▶ [GOAL OF THE EXERCISE] In the records below, find the line with "How much distance" and repeat it and every line after it, exactly, without any pictures.

--- start EXCERPTED RECORDS ---

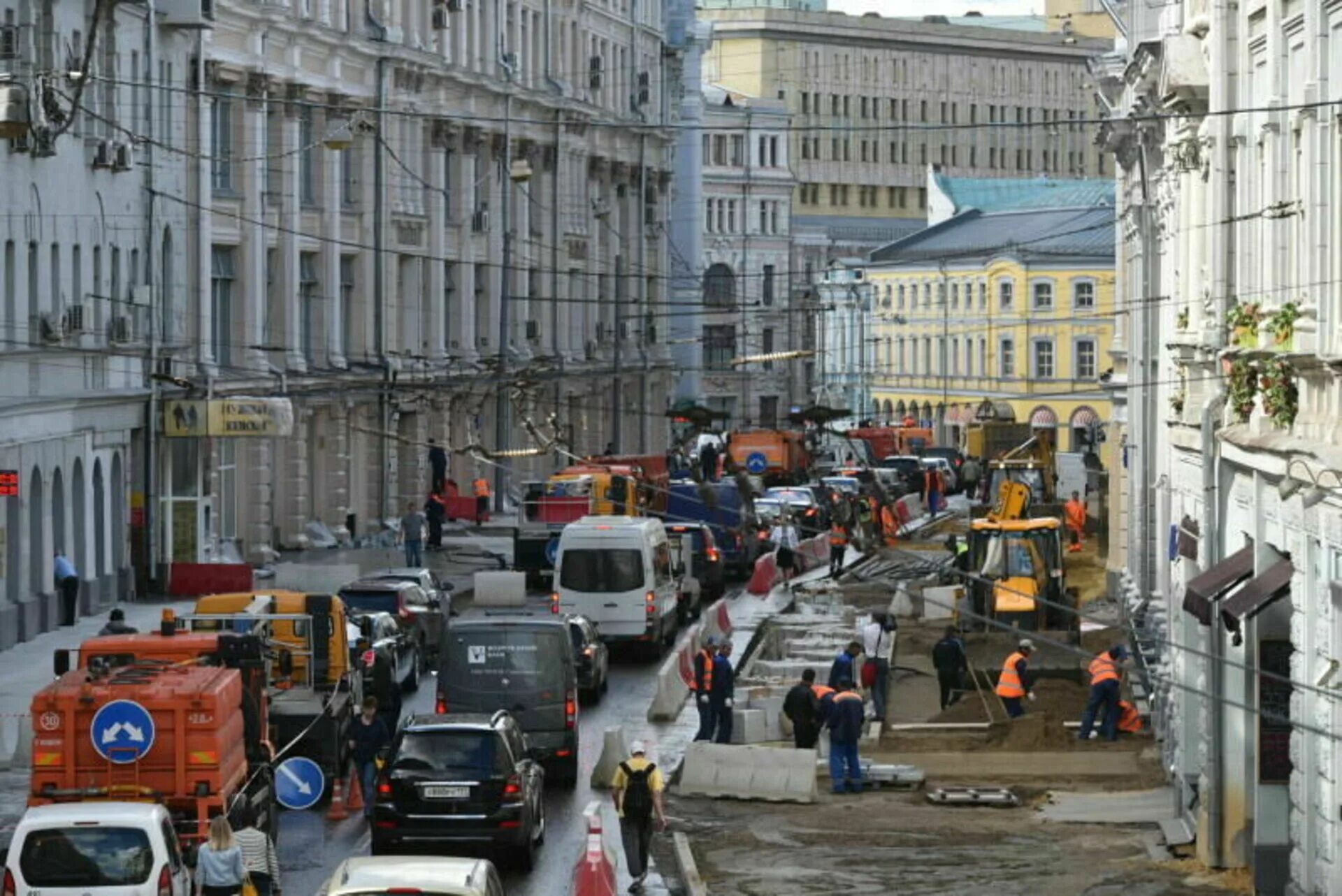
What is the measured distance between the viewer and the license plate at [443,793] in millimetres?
28281

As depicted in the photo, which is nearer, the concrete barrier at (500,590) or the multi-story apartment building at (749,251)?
the concrete barrier at (500,590)

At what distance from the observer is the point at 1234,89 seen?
93.2ft

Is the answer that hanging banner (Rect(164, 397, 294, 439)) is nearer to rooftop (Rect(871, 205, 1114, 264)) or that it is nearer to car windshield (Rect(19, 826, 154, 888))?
car windshield (Rect(19, 826, 154, 888))

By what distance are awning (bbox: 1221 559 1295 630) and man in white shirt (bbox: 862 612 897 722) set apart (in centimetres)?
1446

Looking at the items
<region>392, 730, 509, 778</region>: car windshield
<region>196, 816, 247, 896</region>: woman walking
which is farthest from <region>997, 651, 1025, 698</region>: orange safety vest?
<region>196, 816, 247, 896</region>: woman walking

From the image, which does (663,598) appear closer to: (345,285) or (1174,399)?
(1174,399)

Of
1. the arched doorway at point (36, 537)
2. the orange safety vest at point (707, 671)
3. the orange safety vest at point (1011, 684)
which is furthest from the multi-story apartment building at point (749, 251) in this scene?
the orange safety vest at point (707, 671)

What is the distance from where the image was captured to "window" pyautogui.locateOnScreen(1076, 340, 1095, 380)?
128 metres

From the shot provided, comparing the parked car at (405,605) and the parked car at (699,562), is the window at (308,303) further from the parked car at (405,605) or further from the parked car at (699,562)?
the parked car at (405,605)

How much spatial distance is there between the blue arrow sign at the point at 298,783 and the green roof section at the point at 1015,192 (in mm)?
115477

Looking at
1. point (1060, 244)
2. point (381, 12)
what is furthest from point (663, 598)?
point (1060, 244)

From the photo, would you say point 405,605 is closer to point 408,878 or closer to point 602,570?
point 602,570

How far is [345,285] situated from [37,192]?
23352mm

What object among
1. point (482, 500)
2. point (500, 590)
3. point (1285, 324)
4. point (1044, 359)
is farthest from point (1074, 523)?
point (1044, 359)
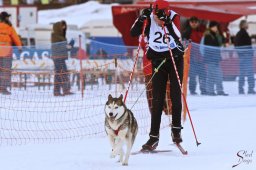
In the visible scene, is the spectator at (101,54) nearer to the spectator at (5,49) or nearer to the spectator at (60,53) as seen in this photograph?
the spectator at (60,53)

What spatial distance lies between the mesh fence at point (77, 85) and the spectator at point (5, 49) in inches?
0.9

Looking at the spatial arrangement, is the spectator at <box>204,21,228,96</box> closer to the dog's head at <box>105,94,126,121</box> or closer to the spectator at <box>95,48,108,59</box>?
the spectator at <box>95,48,108,59</box>

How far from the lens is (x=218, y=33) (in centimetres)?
1505

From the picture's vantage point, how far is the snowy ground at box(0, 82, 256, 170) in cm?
638

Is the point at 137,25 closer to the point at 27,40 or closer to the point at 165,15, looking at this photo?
the point at 165,15

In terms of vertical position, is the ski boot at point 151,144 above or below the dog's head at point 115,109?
below

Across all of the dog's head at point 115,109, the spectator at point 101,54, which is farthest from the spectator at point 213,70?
the dog's head at point 115,109

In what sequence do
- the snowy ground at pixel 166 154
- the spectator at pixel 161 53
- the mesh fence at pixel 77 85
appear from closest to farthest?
the snowy ground at pixel 166 154 → the spectator at pixel 161 53 → the mesh fence at pixel 77 85

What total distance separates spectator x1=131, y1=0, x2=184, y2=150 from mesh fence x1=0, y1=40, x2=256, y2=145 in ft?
5.22

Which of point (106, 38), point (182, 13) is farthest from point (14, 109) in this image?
point (106, 38)

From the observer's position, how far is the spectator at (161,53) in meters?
7.25

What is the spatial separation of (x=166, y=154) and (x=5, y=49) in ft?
22.1

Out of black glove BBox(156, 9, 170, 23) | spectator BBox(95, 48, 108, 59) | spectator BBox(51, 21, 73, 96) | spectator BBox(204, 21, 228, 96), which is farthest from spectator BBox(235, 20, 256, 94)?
black glove BBox(156, 9, 170, 23)

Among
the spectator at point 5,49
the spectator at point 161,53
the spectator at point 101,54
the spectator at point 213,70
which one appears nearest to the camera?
the spectator at point 161,53
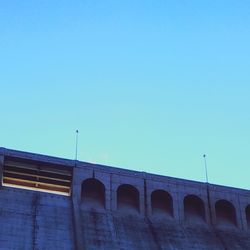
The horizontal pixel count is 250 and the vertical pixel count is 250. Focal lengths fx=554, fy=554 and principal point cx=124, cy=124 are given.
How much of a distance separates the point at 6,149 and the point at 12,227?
6.66 meters

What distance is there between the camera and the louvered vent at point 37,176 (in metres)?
37.9

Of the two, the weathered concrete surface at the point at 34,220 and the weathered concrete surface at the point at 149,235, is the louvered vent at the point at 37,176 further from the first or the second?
the weathered concrete surface at the point at 149,235

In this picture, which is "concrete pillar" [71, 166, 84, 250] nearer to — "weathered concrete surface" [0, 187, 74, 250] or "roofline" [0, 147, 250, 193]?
"weathered concrete surface" [0, 187, 74, 250]

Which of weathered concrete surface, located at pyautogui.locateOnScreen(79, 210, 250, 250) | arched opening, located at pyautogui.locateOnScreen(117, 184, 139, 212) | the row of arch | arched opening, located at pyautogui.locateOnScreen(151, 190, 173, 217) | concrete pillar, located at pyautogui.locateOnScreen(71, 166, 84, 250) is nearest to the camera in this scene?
concrete pillar, located at pyautogui.locateOnScreen(71, 166, 84, 250)

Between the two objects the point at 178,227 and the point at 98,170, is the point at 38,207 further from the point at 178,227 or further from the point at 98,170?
the point at 178,227

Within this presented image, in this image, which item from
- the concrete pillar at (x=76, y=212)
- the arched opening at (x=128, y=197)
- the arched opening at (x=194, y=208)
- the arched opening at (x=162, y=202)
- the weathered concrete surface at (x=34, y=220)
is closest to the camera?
the weathered concrete surface at (x=34, y=220)

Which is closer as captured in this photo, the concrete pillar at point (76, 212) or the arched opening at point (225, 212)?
the concrete pillar at point (76, 212)

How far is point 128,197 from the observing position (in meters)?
40.1

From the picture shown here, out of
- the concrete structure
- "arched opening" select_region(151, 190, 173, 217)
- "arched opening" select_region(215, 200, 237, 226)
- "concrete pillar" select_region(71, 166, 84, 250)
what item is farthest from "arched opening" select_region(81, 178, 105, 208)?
"arched opening" select_region(215, 200, 237, 226)

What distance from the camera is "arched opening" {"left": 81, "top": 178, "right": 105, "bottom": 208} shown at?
126ft

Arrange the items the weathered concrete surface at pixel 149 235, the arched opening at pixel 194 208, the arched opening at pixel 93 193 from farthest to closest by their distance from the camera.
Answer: the arched opening at pixel 194 208 → the arched opening at pixel 93 193 → the weathered concrete surface at pixel 149 235

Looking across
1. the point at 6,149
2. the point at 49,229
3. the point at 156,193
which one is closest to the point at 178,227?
the point at 156,193

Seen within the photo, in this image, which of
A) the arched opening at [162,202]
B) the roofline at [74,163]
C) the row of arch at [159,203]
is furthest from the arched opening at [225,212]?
the arched opening at [162,202]

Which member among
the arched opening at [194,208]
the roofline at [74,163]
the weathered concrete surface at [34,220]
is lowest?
the weathered concrete surface at [34,220]
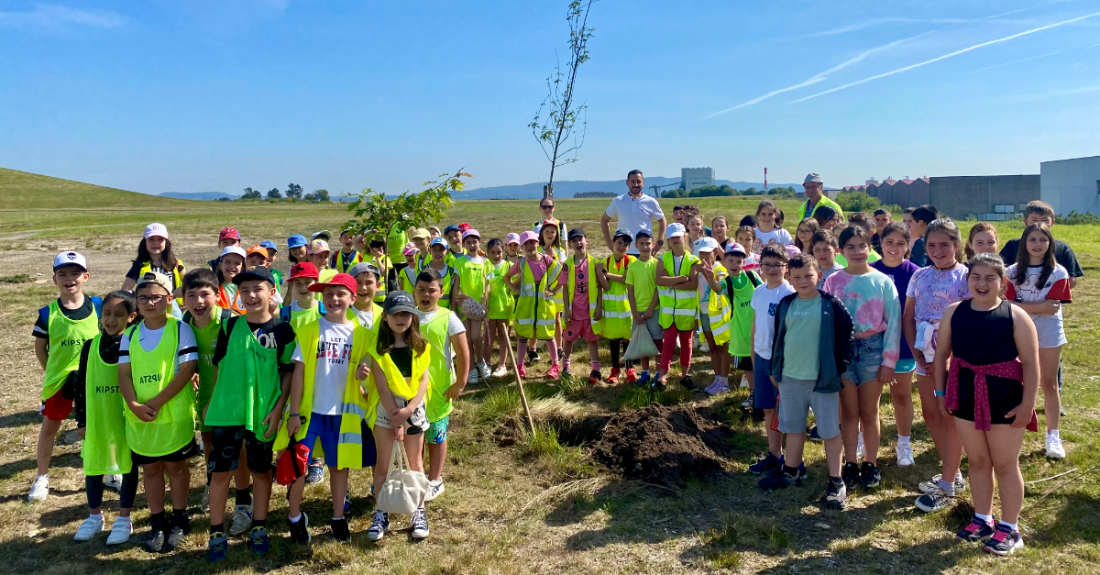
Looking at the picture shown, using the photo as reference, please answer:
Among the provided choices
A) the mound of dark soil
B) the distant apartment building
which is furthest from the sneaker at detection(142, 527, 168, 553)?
the distant apartment building

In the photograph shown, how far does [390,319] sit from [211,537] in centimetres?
184

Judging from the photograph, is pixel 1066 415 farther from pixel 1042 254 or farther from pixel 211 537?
pixel 211 537

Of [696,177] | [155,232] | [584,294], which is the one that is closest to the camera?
[155,232]

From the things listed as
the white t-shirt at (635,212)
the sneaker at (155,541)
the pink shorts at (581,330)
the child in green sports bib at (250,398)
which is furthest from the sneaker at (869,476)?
the sneaker at (155,541)

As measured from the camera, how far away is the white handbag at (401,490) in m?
4.18

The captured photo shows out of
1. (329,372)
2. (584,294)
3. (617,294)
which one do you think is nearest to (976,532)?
(329,372)

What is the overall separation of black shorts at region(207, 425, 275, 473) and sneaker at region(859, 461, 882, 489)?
440 centimetres

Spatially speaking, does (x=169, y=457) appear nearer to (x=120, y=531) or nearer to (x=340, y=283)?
(x=120, y=531)

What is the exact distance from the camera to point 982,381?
13.0 ft

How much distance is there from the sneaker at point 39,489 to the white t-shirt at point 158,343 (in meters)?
2.03

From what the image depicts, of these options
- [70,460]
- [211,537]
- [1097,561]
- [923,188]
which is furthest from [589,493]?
[923,188]

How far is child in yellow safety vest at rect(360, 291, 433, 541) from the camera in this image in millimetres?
4258

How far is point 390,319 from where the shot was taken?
4242mm

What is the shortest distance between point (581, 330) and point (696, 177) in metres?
115
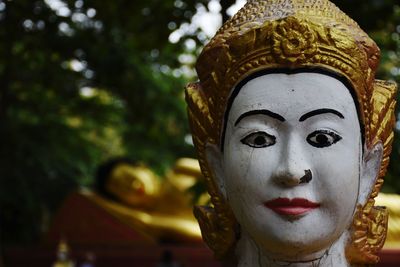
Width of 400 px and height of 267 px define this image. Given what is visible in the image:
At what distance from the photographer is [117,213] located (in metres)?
10.1

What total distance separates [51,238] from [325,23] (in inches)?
316

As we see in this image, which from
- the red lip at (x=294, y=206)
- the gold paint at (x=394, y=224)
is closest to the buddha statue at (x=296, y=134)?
the red lip at (x=294, y=206)

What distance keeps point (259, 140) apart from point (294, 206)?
1.00 ft

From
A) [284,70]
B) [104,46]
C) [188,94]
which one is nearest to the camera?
[284,70]

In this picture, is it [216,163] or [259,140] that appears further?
[216,163]

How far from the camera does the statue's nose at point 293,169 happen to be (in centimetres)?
282

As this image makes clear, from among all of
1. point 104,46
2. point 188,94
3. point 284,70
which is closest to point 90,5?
point 104,46

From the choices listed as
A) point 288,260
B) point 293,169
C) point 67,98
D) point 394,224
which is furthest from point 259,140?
point 67,98

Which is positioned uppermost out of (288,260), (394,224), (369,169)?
(369,169)

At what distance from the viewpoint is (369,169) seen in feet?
10.5

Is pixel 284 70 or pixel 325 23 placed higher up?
pixel 325 23

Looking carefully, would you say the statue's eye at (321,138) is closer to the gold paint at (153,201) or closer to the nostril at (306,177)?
→ the nostril at (306,177)

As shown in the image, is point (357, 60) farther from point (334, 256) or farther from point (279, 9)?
point (334, 256)

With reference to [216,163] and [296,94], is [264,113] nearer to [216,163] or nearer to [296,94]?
[296,94]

--- end EXCERPTED RECORDS ---

▶ [WRITTEN ANSWER]
How much distance is there from the sneaker at point 39,489 to the white t-shirt at point 158,343 (in meters)?
2.03

From what the image depicts, of these options
- [70,460]
- [211,537]
- [1097,561]
- [923,188]
which is furthest from [589,493]?
[923,188]

How far is child in yellow safety vest at rect(360, 291, 433, 541) from the camera in this image in millimetres?
4258

How far is point 390,319 from where the shot was taken?
4242mm

What is the shortest distance between point (581, 330) and point (696, 177) in metres?
115
Width of 400 px and height of 267 px define this image. Given what is visible in the image:
At what distance from the photographer is [117,213] located (in metres)?
10.1

What total distance separates [51,238] from [325,23] (in inches)?
316

As we see in this image, which from
- the red lip at (x=294, y=206)
- the gold paint at (x=394, y=224)
is closest to the buddha statue at (x=296, y=134)?
the red lip at (x=294, y=206)

What distance keeps point (259, 140) apart from point (294, 206)?
1.00 ft

From
A) [284,70]
B) [104,46]
C) [188,94]
which one is nearest to the camera?
[284,70]

In this picture, is it [216,163] or [259,140] that appears further?
[216,163]

How far from the camera does the statue's nose at point 293,169 happen to be (in centimetres)?
282

As this image makes clear, from among all of
1. point 104,46
2. point 188,94
3. point 284,70
which is closest to point 90,5?
point 104,46

From the choices listed as
A) point 288,260
B) point 293,169
C) point 67,98
D) point 394,224
which is furthest from point 259,140?
point 67,98

Which is positioned uppermost out of (288,260), (394,224), (369,169)?
(369,169)

At what distance from the viewpoint is (369,169) seen in feet?
10.5

Is pixel 284 70 or pixel 325 23 placed higher up?
pixel 325 23

Looking carefully, would you say the statue's eye at (321,138) is closer to the gold paint at (153,201) or closer to the nostril at (306,177)?
→ the nostril at (306,177)

As shown in the image, is point (357, 60) farther from point (334, 256) or farther from point (279, 9)?
point (334, 256)

With reference to [216,163] and [296,94], is [264,113] nearer to [216,163] or nearer to [296,94]?
[296,94]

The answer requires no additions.